読む文章 ::
┌────────
かつて大和三山のひとつである畝傍山にのぼったとき、山頂から周囲の景色を見わたしてみた。北東にはやはり三山のひとつ、耳成山が霞の上に鎮座するように見えたが、ふりかえって西をながめると、実に姿のよい山があるのに気づかされた。
けっして高くはないが、きれいな三角形をした山がふたつ並んでおり、まるで二瘤駱駝の背中のようであった。加えて、その日は雲ひとつない晴天だったが、その空の青さよりももっと深く美しい色をしていた。
私はその山の名前がわからなかったが、のちにそれが二上山であることを知った。なるほど、名山とはさすがに人の気をひくものだと感心した覚えがある。これが私と二上山との出会いである。
その二上山にいつかのぼりたいと思っていた。そうMくんに話してみると、ふたつ返事で同意してくれた。今年の仲秋の名月は十月六日だったが、その二日後の日曜日、私たちは二上山とその周辺を訪ねることにした。
二上山に行く場合、どうしても寄ってみたい場所がある。
「竹内街道」
である。司馬遼太郎さんが『街道をゆく 竹内街道』(昭和四十六年発表)の中で、
村のなかを、車一台がやっと通れるほどの道が坂を
なして走っていて、いまもその道は長尾という山麓の
村から竹内村までは道幅も変らず、依然として無舗
装であり、路相はおそらく太古以来変っていまい。そ
れが、竹内街道であり、もし文化庁にその気があっ
て道路をも文化財指定の対象にするなら、長尾〜竹
内間のほんの数丁の間は日本で唯一の国宝に指定
さるべき道であろう。
(司馬遼太郎著『街道をゆく 竹内街道』より)
とまで書いた、日本最古の官道である。
西名阪自動車道を香芝インターで降りた私たちは、まずその竹内街道へと向かった。インターから六キロほど南下したところに、その街道はあった。
道は、近鉄磐城駅付近からはじまり、やや曲がりながら西へと続いている。全長はおよそ一.五キロある。たしかに道幅はせまく、しかし車は何とかすれちがっている。司馬さんのころより道幅が広くなっているのだろう。最も残念なことに、現在の竹内街道は舗装されてしまっている。現代においては当然のことといえるが、もし司馬さんの書いたごとく文化庁がこの官道を国宝に指定しておれば、きっと舗装化はまぬかれたにちがいない。つまりは、現在の竹内街道にはもはや国宝の資格はない。それでもそのアスファルトの色が黒ではなく茶色であるのは、かろうじて日本最古の官道というものへの配慮だろう。
私たちは、この全長の半ばにある総合体育館の駐車場に車をとめ、そこから西へと歩くことにした。
「あっ、金木犀の匂いだ」
とMくんがいった。たしかに、あたりは金木犀の香りに包まれている。
道は西へと上っている。リュックを背負って歩いている人が何人もいる。それらの人々はほとんどが西へ向かって上っていった。もしかしたらこの先の竹内峠まで歩いていく人なのかもしれない。
└────────
提供一覧 ::
┌────────
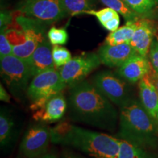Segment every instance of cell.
Listing matches in <instances>:
<instances>
[{
    "label": "cell",
    "mask_w": 158,
    "mask_h": 158,
    "mask_svg": "<svg viewBox=\"0 0 158 158\" xmlns=\"http://www.w3.org/2000/svg\"><path fill=\"white\" fill-rule=\"evenodd\" d=\"M139 100L144 109L158 123V92L150 73L138 82Z\"/></svg>",
    "instance_id": "15"
},
{
    "label": "cell",
    "mask_w": 158,
    "mask_h": 158,
    "mask_svg": "<svg viewBox=\"0 0 158 158\" xmlns=\"http://www.w3.org/2000/svg\"><path fill=\"white\" fill-rule=\"evenodd\" d=\"M52 56L55 68H62L72 59L69 50L60 45L52 47Z\"/></svg>",
    "instance_id": "23"
},
{
    "label": "cell",
    "mask_w": 158,
    "mask_h": 158,
    "mask_svg": "<svg viewBox=\"0 0 158 158\" xmlns=\"http://www.w3.org/2000/svg\"><path fill=\"white\" fill-rule=\"evenodd\" d=\"M137 54L130 43L116 45L104 44L98 51V55L102 64L109 68H118L134 54Z\"/></svg>",
    "instance_id": "14"
},
{
    "label": "cell",
    "mask_w": 158,
    "mask_h": 158,
    "mask_svg": "<svg viewBox=\"0 0 158 158\" xmlns=\"http://www.w3.org/2000/svg\"><path fill=\"white\" fill-rule=\"evenodd\" d=\"M14 119L5 108L0 111V144L2 148L8 147L11 143L14 135Z\"/></svg>",
    "instance_id": "18"
},
{
    "label": "cell",
    "mask_w": 158,
    "mask_h": 158,
    "mask_svg": "<svg viewBox=\"0 0 158 158\" xmlns=\"http://www.w3.org/2000/svg\"><path fill=\"white\" fill-rule=\"evenodd\" d=\"M64 158H84L80 156L76 155H72V154H69V155H66L64 156Z\"/></svg>",
    "instance_id": "32"
},
{
    "label": "cell",
    "mask_w": 158,
    "mask_h": 158,
    "mask_svg": "<svg viewBox=\"0 0 158 158\" xmlns=\"http://www.w3.org/2000/svg\"><path fill=\"white\" fill-rule=\"evenodd\" d=\"M158 27L155 21L141 18L138 20V26L130 44L138 54L148 56L150 46L157 35Z\"/></svg>",
    "instance_id": "11"
},
{
    "label": "cell",
    "mask_w": 158,
    "mask_h": 158,
    "mask_svg": "<svg viewBox=\"0 0 158 158\" xmlns=\"http://www.w3.org/2000/svg\"><path fill=\"white\" fill-rule=\"evenodd\" d=\"M13 54V45L6 36L5 31H1L0 34V58Z\"/></svg>",
    "instance_id": "27"
},
{
    "label": "cell",
    "mask_w": 158,
    "mask_h": 158,
    "mask_svg": "<svg viewBox=\"0 0 158 158\" xmlns=\"http://www.w3.org/2000/svg\"><path fill=\"white\" fill-rule=\"evenodd\" d=\"M50 142V128L42 123L32 124L23 136L20 152L26 158H38L45 155Z\"/></svg>",
    "instance_id": "10"
},
{
    "label": "cell",
    "mask_w": 158,
    "mask_h": 158,
    "mask_svg": "<svg viewBox=\"0 0 158 158\" xmlns=\"http://www.w3.org/2000/svg\"><path fill=\"white\" fill-rule=\"evenodd\" d=\"M38 158H56V156H54L53 155H44Z\"/></svg>",
    "instance_id": "33"
},
{
    "label": "cell",
    "mask_w": 158,
    "mask_h": 158,
    "mask_svg": "<svg viewBox=\"0 0 158 158\" xmlns=\"http://www.w3.org/2000/svg\"><path fill=\"white\" fill-rule=\"evenodd\" d=\"M82 13L94 15L102 26L107 21L113 19L114 18L118 16V13L117 12L108 7H106V8L99 10H94L91 9L89 10L84 11Z\"/></svg>",
    "instance_id": "25"
},
{
    "label": "cell",
    "mask_w": 158,
    "mask_h": 158,
    "mask_svg": "<svg viewBox=\"0 0 158 158\" xmlns=\"http://www.w3.org/2000/svg\"><path fill=\"white\" fill-rule=\"evenodd\" d=\"M16 22L24 33L26 40L22 44L13 46V54L27 61L40 43L48 38L45 36V23L23 15L18 16Z\"/></svg>",
    "instance_id": "6"
},
{
    "label": "cell",
    "mask_w": 158,
    "mask_h": 158,
    "mask_svg": "<svg viewBox=\"0 0 158 158\" xmlns=\"http://www.w3.org/2000/svg\"><path fill=\"white\" fill-rule=\"evenodd\" d=\"M61 5L66 14L76 15L84 11L91 10L89 0H60Z\"/></svg>",
    "instance_id": "21"
},
{
    "label": "cell",
    "mask_w": 158,
    "mask_h": 158,
    "mask_svg": "<svg viewBox=\"0 0 158 158\" xmlns=\"http://www.w3.org/2000/svg\"><path fill=\"white\" fill-rule=\"evenodd\" d=\"M1 76L11 94L21 100L27 94L32 76L27 61L13 54L1 58Z\"/></svg>",
    "instance_id": "4"
},
{
    "label": "cell",
    "mask_w": 158,
    "mask_h": 158,
    "mask_svg": "<svg viewBox=\"0 0 158 158\" xmlns=\"http://www.w3.org/2000/svg\"><path fill=\"white\" fill-rule=\"evenodd\" d=\"M66 86L59 71L56 68L50 69L33 77L27 89V96L31 102H45Z\"/></svg>",
    "instance_id": "7"
},
{
    "label": "cell",
    "mask_w": 158,
    "mask_h": 158,
    "mask_svg": "<svg viewBox=\"0 0 158 158\" xmlns=\"http://www.w3.org/2000/svg\"><path fill=\"white\" fill-rule=\"evenodd\" d=\"M51 143L69 146L93 158H118L120 139L66 122L50 128Z\"/></svg>",
    "instance_id": "2"
},
{
    "label": "cell",
    "mask_w": 158,
    "mask_h": 158,
    "mask_svg": "<svg viewBox=\"0 0 158 158\" xmlns=\"http://www.w3.org/2000/svg\"><path fill=\"white\" fill-rule=\"evenodd\" d=\"M157 150L140 147L130 142L120 139L118 158H158Z\"/></svg>",
    "instance_id": "19"
},
{
    "label": "cell",
    "mask_w": 158,
    "mask_h": 158,
    "mask_svg": "<svg viewBox=\"0 0 158 158\" xmlns=\"http://www.w3.org/2000/svg\"><path fill=\"white\" fill-rule=\"evenodd\" d=\"M150 76H151V78L152 79L154 84L155 85V87L157 89L158 92V73L154 72V71L152 70L151 72H150Z\"/></svg>",
    "instance_id": "31"
},
{
    "label": "cell",
    "mask_w": 158,
    "mask_h": 158,
    "mask_svg": "<svg viewBox=\"0 0 158 158\" xmlns=\"http://www.w3.org/2000/svg\"><path fill=\"white\" fill-rule=\"evenodd\" d=\"M100 1L108 7L112 8L122 15L127 21H134L143 18L134 11L124 0H100Z\"/></svg>",
    "instance_id": "20"
},
{
    "label": "cell",
    "mask_w": 158,
    "mask_h": 158,
    "mask_svg": "<svg viewBox=\"0 0 158 158\" xmlns=\"http://www.w3.org/2000/svg\"><path fill=\"white\" fill-rule=\"evenodd\" d=\"M68 106L66 98L61 92L51 97L42 108L35 111L33 118L45 123L58 122L64 116Z\"/></svg>",
    "instance_id": "13"
},
{
    "label": "cell",
    "mask_w": 158,
    "mask_h": 158,
    "mask_svg": "<svg viewBox=\"0 0 158 158\" xmlns=\"http://www.w3.org/2000/svg\"><path fill=\"white\" fill-rule=\"evenodd\" d=\"M152 69L154 72L158 73V36L156 35L154 38L151 46H150L149 54H148Z\"/></svg>",
    "instance_id": "26"
},
{
    "label": "cell",
    "mask_w": 158,
    "mask_h": 158,
    "mask_svg": "<svg viewBox=\"0 0 158 158\" xmlns=\"http://www.w3.org/2000/svg\"><path fill=\"white\" fill-rule=\"evenodd\" d=\"M49 42L53 45H62L66 44L68 40V33L64 28L51 27L47 33Z\"/></svg>",
    "instance_id": "24"
},
{
    "label": "cell",
    "mask_w": 158,
    "mask_h": 158,
    "mask_svg": "<svg viewBox=\"0 0 158 158\" xmlns=\"http://www.w3.org/2000/svg\"><path fill=\"white\" fill-rule=\"evenodd\" d=\"M119 23H120V19H119V15H118V16L114 18L113 19L107 21V22L102 25V27H103L106 30L110 31H114L118 28Z\"/></svg>",
    "instance_id": "29"
},
{
    "label": "cell",
    "mask_w": 158,
    "mask_h": 158,
    "mask_svg": "<svg viewBox=\"0 0 158 158\" xmlns=\"http://www.w3.org/2000/svg\"><path fill=\"white\" fill-rule=\"evenodd\" d=\"M12 17L10 13L2 12L1 19H0V27L1 31H6L8 28L9 25L11 23Z\"/></svg>",
    "instance_id": "28"
},
{
    "label": "cell",
    "mask_w": 158,
    "mask_h": 158,
    "mask_svg": "<svg viewBox=\"0 0 158 158\" xmlns=\"http://www.w3.org/2000/svg\"><path fill=\"white\" fill-rule=\"evenodd\" d=\"M138 20L128 21L125 25L111 31L105 40L104 44L116 45L122 43H130L137 28Z\"/></svg>",
    "instance_id": "17"
},
{
    "label": "cell",
    "mask_w": 158,
    "mask_h": 158,
    "mask_svg": "<svg viewBox=\"0 0 158 158\" xmlns=\"http://www.w3.org/2000/svg\"><path fill=\"white\" fill-rule=\"evenodd\" d=\"M0 100L2 101L9 102L10 100V97L9 94L7 93V92L6 89L4 88L2 84H0Z\"/></svg>",
    "instance_id": "30"
},
{
    "label": "cell",
    "mask_w": 158,
    "mask_h": 158,
    "mask_svg": "<svg viewBox=\"0 0 158 158\" xmlns=\"http://www.w3.org/2000/svg\"><path fill=\"white\" fill-rule=\"evenodd\" d=\"M92 83L110 102L119 108L136 99L132 84L116 73L100 71L94 75Z\"/></svg>",
    "instance_id": "5"
},
{
    "label": "cell",
    "mask_w": 158,
    "mask_h": 158,
    "mask_svg": "<svg viewBox=\"0 0 158 158\" xmlns=\"http://www.w3.org/2000/svg\"><path fill=\"white\" fill-rule=\"evenodd\" d=\"M118 138L144 149H158V123L144 109L139 99L120 108Z\"/></svg>",
    "instance_id": "3"
},
{
    "label": "cell",
    "mask_w": 158,
    "mask_h": 158,
    "mask_svg": "<svg viewBox=\"0 0 158 158\" xmlns=\"http://www.w3.org/2000/svg\"><path fill=\"white\" fill-rule=\"evenodd\" d=\"M99 55L94 53L83 54L71 59L61 68L59 73L66 86L81 82L101 64Z\"/></svg>",
    "instance_id": "9"
},
{
    "label": "cell",
    "mask_w": 158,
    "mask_h": 158,
    "mask_svg": "<svg viewBox=\"0 0 158 158\" xmlns=\"http://www.w3.org/2000/svg\"><path fill=\"white\" fill-rule=\"evenodd\" d=\"M111 102L88 81L70 86L68 104L73 121L114 132L119 115Z\"/></svg>",
    "instance_id": "1"
},
{
    "label": "cell",
    "mask_w": 158,
    "mask_h": 158,
    "mask_svg": "<svg viewBox=\"0 0 158 158\" xmlns=\"http://www.w3.org/2000/svg\"><path fill=\"white\" fill-rule=\"evenodd\" d=\"M152 70L148 56H141L137 53L118 67L116 73L130 84H134L149 74Z\"/></svg>",
    "instance_id": "12"
},
{
    "label": "cell",
    "mask_w": 158,
    "mask_h": 158,
    "mask_svg": "<svg viewBox=\"0 0 158 158\" xmlns=\"http://www.w3.org/2000/svg\"><path fill=\"white\" fill-rule=\"evenodd\" d=\"M17 10L26 16L45 24L56 22L67 15L60 0H21L18 4Z\"/></svg>",
    "instance_id": "8"
},
{
    "label": "cell",
    "mask_w": 158,
    "mask_h": 158,
    "mask_svg": "<svg viewBox=\"0 0 158 158\" xmlns=\"http://www.w3.org/2000/svg\"><path fill=\"white\" fill-rule=\"evenodd\" d=\"M128 5L141 15L146 18L158 5V0H124Z\"/></svg>",
    "instance_id": "22"
},
{
    "label": "cell",
    "mask_w": 158,
    "mask_h": 158,
    "mask_svg": "<svg viewBox=\"0 0 158 158\" xmlns=\"http://www.w3.org/2000/svg\"><path fill=\"white\" fill-rule=\"evenodd\" d=\"M27 62L33 77L45 70L56 68L53 60L52 47L48 38L40 43Z\"/></svg>",
    "instance_id": "16"
}]
</instances>
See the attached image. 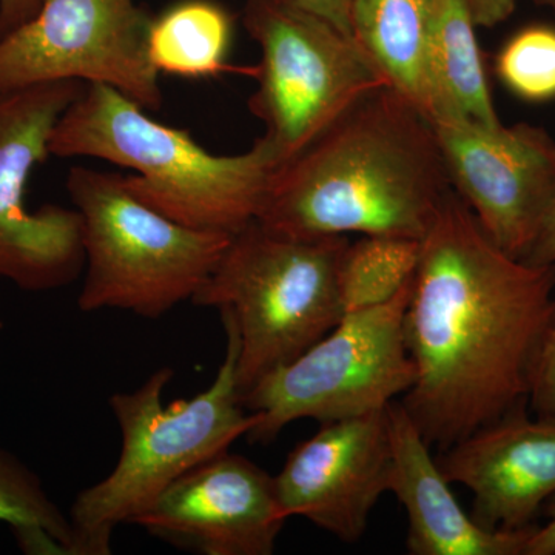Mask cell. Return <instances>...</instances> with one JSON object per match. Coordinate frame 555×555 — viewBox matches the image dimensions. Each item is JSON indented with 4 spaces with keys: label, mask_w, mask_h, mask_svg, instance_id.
Instances as JSON below:
<instances>
[{
    "label": "cell",
    "mask_w": 555,
    "mask_h": 555,
    "mask_svg": "<svg viewBox=\"0 0 555 555\" xmlns=\"http://www.w3.org/2000/svg\"><path fill=\"white\" fill-rule=\"evenodd\" d=\"M555 318V266L511 257L449 196L422 241L404 315L415 382L400 401L440 451L528 403Z\"/></svg>",
    "instance_id": "cell-1"
},
{
    "label": "cell",
    "mask_w": 555,
    "mask_h": 555,
    "mask_svg": "<svg viewBox=\"0 0 555 555\" xmlns=\"http://www.w3.org/2000/svg\"><path fill=\"white\" fill-rule=\"evenodd\" d=\"M454 192L429 120L385 86L273 171L257 221L302 240L423 241Z\"/></svg>",
    "instance_id": "cell-2"
},
{
    "label": "cell",
    "mask_w": 555,
    "mask_h": 555,
    "mask_svg": "<svg viewBox=\"0 0 555 555\" xmlns=\"http://www.w3.org/2000/svg\"><path fill=\"white\" fill-rule=\"evenodd\" d=\"M57 158L107 160L137 198L179 224L235 235L257 221L276 163L268 145L233 156L201 147L188 130L147 115L104 83H89L57 120L50 139Z\"/></svg>",
    "instance_id": "cell-3"
},
{
    "label": "cell",
    "mask_w": 555,
    "mask_h": 555,
    "mask_svg": "<svg viewBox=\"0 0 555 555\" xmlns=\"http://www.w3.org/2000/svg\"><path fill=\"white\" fill-rule=\"evenodd\" d=\"M221 318L228 338L224 360L199 396L164 406L175 372L160 367L133 392L109 398L122 447L112 473L82 489L69 509L78 555L112 553V535L119 525H130L175 480L229 451L257 425L258 415L241 403L236 382L238 328L229 313L221 312Z\"/></svg>",
    "instance_id": "cell-4"
},
{
    "label": "cell",
    "mask_w": 555,
    "mask_h": 555,
    "mask_svg": "<svg viewBox=\"0 0 555 555\" xmlns=\"http://www.w3.org/2000/svg\"><path fill=\"white\" fill-rule=\"evenodd\" d=\"M347 246L346 236L294 238L258 221L232 236L192 302L235 321L241 398L337 326L345 315L338 269Z\"/></svg>",
    "instance_id": "cell-5"
},
{
    "label": "cell",
    "mask_w": 555,
    "mask_h": 555,
    "mask_svg": "<svg viewBox=\"0 0 555 555\" xmlns=\"http://www.w3.org/2000/svg\"><path fill=\"white\" fill-rule=\"evenodd\" d=\"M67 192L82 219V312L158 320L192 301L233 236L179 224L137 198L122 175L75 166Z\"/></svg>",
    "instance_id": "cell-6"
},
{
    "label": "cell",
    "mask_w": 555,
    "mask_h": 555,
    "mask_svg": "<svg viewBox=\"0 0 555 555\" xmlns=\"http://www.w3.org/2000/svg\"><path fill=\"white\" fill-rule=\"evenodd\" d=\"M243 24L261 50L248 108L276 169L361 98L389 87L353 38L284 0H246Z\"/></svg>",
    "instance_id": "cell-7"
},
{
    "label": "cell",
    "mask_w": 555,
    "mask_h": 555,
    "mask_svg": "<svg viewBox=\"0 0 555 555\" xmlns=\"http://www.w3.org/2000/svg\"><path fill=\"white\" fill-rule=\"evenodd\" d=\"M415 276V275H414ZM414 278L377 308L346 313L337 326L241 398L258 423L250 441L270 443L297 420L320 423L385 411L415 382L404 315Z\"/></svg>",
    "instance_id": "cell-8"
},
{
    "label": "cell",
    "mask_w": 555,
    "mask_h": 555,
    "mask_svg": "<svg viewBox=\"0 0 555 555\" xmlns=\"http://www.w3.org/2000/svg\"><path fill=\"white\" fill-rule=\"evenodd\" d=\"M150 22L137 0H43L30 21L0 38V93L80 80L156 112L163 90L149 60Z\"/></svg>",
    "instance_id": "cell-9"
},
{
    "label": "cell",
    "mask_w": 555,
    "mask_h": 555,
    "mask_svg": "<svg viewBox=\"0 0 555 555\" xmlns=\"http://www.w3.org/2000/svg\"><path fill=\"white\" fill-rule=\"evenodd\" d=\"M86 86L57 80L0 93V276L22 291L49 292L78 280L86 264L76 208L28 210V179L49 158L57 120Z\"/></svg>",
    "instance_id": "cell-10"
},
{
    "label": "cell",
    "mask_w": 555,
    "mask_h": 555,
    "mask_svg": "<svg viewBox=\"0 0 555 555\" xmlns=\"http://www.w3.org/2000/svg\"><path fill=\"white\" fill-rule=\"evenodd\" d=\"M430 126L456 195L496 246L524 259L555 199V139L525 122L452 116Z\"/></svg>",
    "instance_id": "cell-11"
},
{
    "label": "cell",
    "mask_w": 555,
    "mask_h": 555,
    "mask_svg": "<svg viewBox=\"0 0 555 555\" xmlns=\"http://www.w3.org/2000/svg\"><path fill=\"white\" fill-rule=\"evenodd\" d=\"M286 521L275 477L225 451L175 480L130 525L193 553L272 555Z\"/></svg>",
    "instance_id": "cell-12"
},
{
    "label": "cell",
    "mask_w": 555,
    "mask_h": 555,
    "mask_svg": "<svg viewBox=\"0 0 555 555\" xmlns=\"http://www.w3.org/2000/svg\"><path fill=\"white\" fill-rule=\"evenodd\" d=\"M389 470L387 408L321 423L275 476L278 502L287 520L306 518L341 542L356 543L379 496L389 492Z\"/></svg>",
    "instance_id": "cell-13"
},
{
    "label": "cell",
    "mask_w": 555,
    "mask_h": 555,
    "mask_svg": "<svg viewBox=\"0 0 555 555\" xmlns=\"http://www.w3.org/2000/svg\"><path fill=\"white\" fill-rule=\"evenodd\" d=\"M437 463L449 483L473 492L478 525L524 531L555 495V422L521 404L440 451Z\"/></svg>",
    "instance_id": "cell-14"
},
{
    "label": "cell",
    "mask_w": 555,
    "mask_h": 555,
    "mask_svg": "<svg viewBox=\"0 0 555 555\" xmlns=\"http://www.w3.org/2000/svg\"><path fill=\"white\" fill-rule=\"evenodd\" d=\"M390 440L389 492L408 516L412 555H524L532 528L500 531L478 525L460 506L430 444L403 404L387 406Z\"/></svg>",
    "instance_id": "cell-15"
},
{
    "label": "cell",
    "mask_w": 555,
    "mask_h": 555,
    "mask_svg": "<svg viewBox=\"0 0 555 555\" xmlns=\"http://www.w3.org/2000/svg\"><path fill=\"white\" fill-rule=\"evenodd\" d=\"M437 0H352L350 30L390 89L430 124L448 118L433 67Z\"/></svg>",
    "instance_id": "cell-16"
},
{
    "label": "cell",
    "mask_w": 555,
    "mask_h": 555,
    "mask_svg": "<svg viewBox=\"0 0 555 555\" xmlns=\"http://www.w3.org/2000/svg\"><path fill=\"white\" fill-rule=\"evenodd\" d=\"M233 20L214 0H181L152 17L149 60L158 73L185 79L217 78L235 72L228 57Z\"/></svg>",
    "instance_id": "cell-17"
},
{
    "label": "cell",
    "mask_w": 555,
    "mask_h": 555,
    "mask_svg": "<svg viewBox=\"0 0 555 555\" xmlns=\"http://www.w3.org/2000/svg\"><path fill=\"white\" fill-rule=\"evenodd\" d=\"M476 27L465 0H437L434 76L448 118L459 116L485 126H496L500 119L486 79Z\"/></svg>",
    "instance_id": "cell-18"
},
{
    "label": "cell",
    "mask_w": 555,
    "mask_h": 555,
    "mask_svg": "<svg viewBox=\"0 0 555 555\" xmlns=\"http://www.w3.org/2000/svg\"><path fill=\"white\" fill-rule=\"evenodd\" d=\"M0 524L13 529L25 553L78 555V540L69 517L50 499L30 467L3 449Z\"/></svg>",
    "instance_id": "cell-19"
},
{
    "label": "cell",
    "mask_w": 555,
    "mask_h": 555,
    "mask_svg": "<svg viewBox=\"0 0 555 555\" xmlns=\"http://www.w3.org/2000/svg\"><path fill=\"white\" fill-rule=\"evenodd\" d=\"M422 241L361 236L349 243L338 269L343 312L377 308L396 297L414 278Z\"/></svg>",
    "instance_id": "cell-20"
},
{
    "label": "cell",
    "mask_w": 555,
    "mask_h": 555,
    "mask_svg": "<svg viewBox=\"0 0 555 555\" xmlns=\"http://www.w3.org/2000/svg\"><path fill=\"white\" fill-rule=\"evenodd\" d=\"M495 69L503 86L520 100H555V28L531 25L516 33L500 50Z\"/></svg>",
    "instance_id": "cell-21"
},
{
    "label": "cell",
    "mask_w": 555,
    "mask_h": 555,
    "mask_svg": "<svg viewBox=\"0 0 555 555\" xmlns=\"http://www.w3.org/2000/svg\"><path fill=\"white\" fill-rule=\"evenodd\" d=\"M528 403L532 415L555 422V318L537 357Z\"/></svg>",
    "instance_id": "cell-22"
},
{
    "label": "cell",
    "mask_w": 555,
    "mask_h": 555,
    "mask_svg": "<svg viewBox=\"0 0 555 555\" xmlns=\"http://www.w3.org/2000/svg\"><path fill=\"white\" fill-rule=\"evenodd\" d=\"M284 2L297 7L299 10L308 11L352 38V30H350L352 0H284Z\"/></svg>",
    "instance_id": "cell-23"
},
{
    "label": "cell",
    "mask_w": 555,
    "mask_h": 555,
    "mask_svg": "<svg viewBox=\"0 0 555 555\" xmlns=\"http://www.w3.org/2000/svg\"><path fill=\"white\" fill-rule=\"evenodd\" d=\"M524 261L537 266H555V199L547 211L542 229Z\"/></svg>",
    "instance_id": "cell-24"
},
{
    "label": "cell",
    "mask_w": 555,
    "mask_h": 555,
    "mask_svg": "<svg viewBox=\"0 0 555 555\" xmlns=\"http://www.w3.org/2000/svg\"><path fill=\"white\" fill-rule=\"evenodd\" d=\"M465 2L477 27H494L513 14L517 0H465Z\"/></svg>",
    "instance_id": "cell-25"
},
{
    "label": "cell",
    "mask_w": 555,
    "mask_h": 555,
    "mask_svg": "<svg viewBox=\"0 0 555 555\" xmlns=\"http://www.w3.org/2000/svg\"><path fill=\"white\" fill-rule=\"evenodd\" d=\"M43 0H0V38L38 13Z\"/></svg>",
    "instance_id": "cell-26"
},
{
    "label": "cell",
    "mask_w": 555,
    "mask_h": 555,
    "mask_svg": "<svg viewBox=\"0 0 555 555\" xmlns=\"http://www.w3.org/2000/svg\"><path fill=\"white\" fill-rule=\"evenodd\" d=\"M545 514L547 524L532 529L524 555H555V495L547 500Z\"/></svg>",
    "instance_id": "cell-27"
},
{
    "label": "cell",
    "mask_w": 555,
    "mask_h": 555,
    "mask_svg": "<svg viewBox=\"0 0 555 555\" xmlns=\"http://www.w3.org/2000/svg\"><path fill=\"white\" fill-rule=\"evenodd\" d=\"M534 2L540 3V5H553V7H555V0H534Z\"/></svg>",
    "instance_id": "cell-28"
},
{
    "label": "cell",
    "mask_w": 555,
    "mask_h": 555,
    "mask_svg": "<svg viewBox=\"0 0 555 555\" xmlns=\"http://www.w3.org/2000/svg\"><path fill=\"white\" fill-rule=\"evenodd\" d=\"M3 328V324H2V321H0V331H2Z\"/></svg>",
    "instance_id": "cell-29"
}]
</instances>
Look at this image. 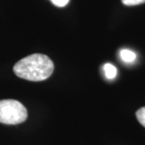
└────────
作業指示 :: 二上山と竹内街道を訪ねた紀行文を、最後の一文のあとから書き進めてください。

この課題の解答 ::
道の両側には、大きな家が立ち並んでいる。景観を考えてのことであろう、黒やそれに類似した色の家が多く、立派な茅葺きの家も何軒かあった。
途中、
「綿弓塚」
と書かれた看板があった。松尾芭蕉に関する史跡らしい。看板の矢印に沿って街道から奥へと入ってみると、小さな公園のようになっており、記念碑らしきものが建っている。そこにあった案内板の説明によると、この街道筋は芭蕉の門人・千里の郷里であり、芭蕉は生涯に数度、この地を訪ねているという。そして、『野ざらし紀行』にこの地のことを詠んだ、
綿弓や 琵琶に慰む 竹の奥
という句を残している。「綿弓」とは綿打ち弓ともいい、種を取り除いただけの繰綿をはじきうって精製するための道具で、うつときに琵琶を弾いたような音が出る。繰綿をうつ弓の音が竹薮の奥にひっそりとたたずむ家に琵琶語りのように鳴り響いている、というのである。もちろん「竹内」と「竹の奥」がかけられた句であろう。
この句を記念し、「綿弓塚」と刻まれた記念碑が文化年間に建った。ちょうど私たちが訪れたときには、この記念碑のまわりを地元の人々が清掃していた。すぐ近くには、観光客が憩えるようにと、休憩できる場所も用意してある。そこに地図が掲げられていたので、Mくんと一緒に眺めてみたが、ふと、
「司馬遼太郎ゆかりの家」
と書かれていることに気づいた。この塚の五軒、東隣の家である。どうやら気づかずに行きすぎていたらしい。たしかに、司馬さんはかつて母親の実家があった奈良県当麻町の集落に預けられていた、と読んだことがあるが、その場所がこの竹内街道沿いにあるらしい。
清掃作業をしていた地元のご婦人たちに尋ねてみると、その家は河村さんといい、今は司馬さんのいとこにあたる人が住んでいるという。
「以前は古いお家でしたが……」
と残念そうにいわれたのは、最近になって家が建て直されてしまったからで、司馬さんが慣れ親しんだ家は今は残っていない。
それでも竹内街道に司馬さんが住んでいたという事実に変わりはなく、よって竹内街道はますます素敵な街道のように思えた。Mくんも同じことを思ったらしく、そこにいたご婦人に、
「すごいところにお嫁に来たんですね。竹内街道の嫁ですね」
というと、竹内街道の嫁は笑いながら、
「でも、大変です、おつきあいが……」
とだけいった。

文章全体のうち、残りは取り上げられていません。